A last point. My account has been rather unsystematic, and I see that Nigel Leaves, in his recent book, describes me as having had about five worthwhile ideas about ethics this last thirty or forty years, without ever developing much of a system. That is, I don't really succeed in unifying either the moral order itself, or the human moral life, in quite the way that Plato taught us to expect.

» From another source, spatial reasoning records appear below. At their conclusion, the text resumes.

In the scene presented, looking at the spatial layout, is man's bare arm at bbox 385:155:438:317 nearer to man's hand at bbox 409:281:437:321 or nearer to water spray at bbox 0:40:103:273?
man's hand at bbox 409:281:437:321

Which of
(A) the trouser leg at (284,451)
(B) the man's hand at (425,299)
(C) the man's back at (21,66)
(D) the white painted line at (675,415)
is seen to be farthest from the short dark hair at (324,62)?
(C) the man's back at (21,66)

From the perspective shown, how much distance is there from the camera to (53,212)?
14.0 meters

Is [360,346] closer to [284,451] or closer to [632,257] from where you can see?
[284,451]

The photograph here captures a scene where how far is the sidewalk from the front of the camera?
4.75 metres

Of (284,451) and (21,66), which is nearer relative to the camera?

I think I can't apologize for this, because in my view we did not appear on earth to find a ready-made moral order waiting for us, like a house to be lived in. On the contrary, human beings have had to start from scratch. We have produced many moralities, and we have made many attempts to codify them. But today our received moral traditions look a bit of a muddle. Nothing guarantees that a convincing and coherent account of the moral order is just sitting out there waiting for someone to come along and spell it out. And although most of us would like to have a reasonably coherent and consistent moral life-policy and form of selfhood, nothing guarantees that a fully-unified and saintly human selfhood is ever going to be achievable. We are not given any ready-made unity of all values, or of all the virtues. The best we can do is to raise our own spirits by doing what we can do to inject enough meaning and value into life to make the world beautiful and life worth living.

It follows that — like George Eliot, I think(6) — I have to admit that we can't aim quite as high as the saints in the past. But I can claim that something very good and worthwhile remains within reach.

Notes

1 I confess to having used this anecdote before, in Leo Howe and Alan Wain, edd., Predicting the Future, Cambridge University Press 1993, p. 169. But it is still true, and very apposite here.

2 Psalm 37:25.

3 Joseph Butler, The Analogy of Religion Natural and Revealed to the Constitution and Course of Nature, 1736.

4 In what follows I draw upon ideas first put forward in The New Christian Ethics, London: SCM Press 1987. Notice that I make ethics thoroughly subjective and emotive. We, and we only, put the values into life by the ways in which we feel about things.

5 Nietzsche's word, used by him to epitomize the 'reactive' emotions.

6 In her preface to Middlemarch, 1872.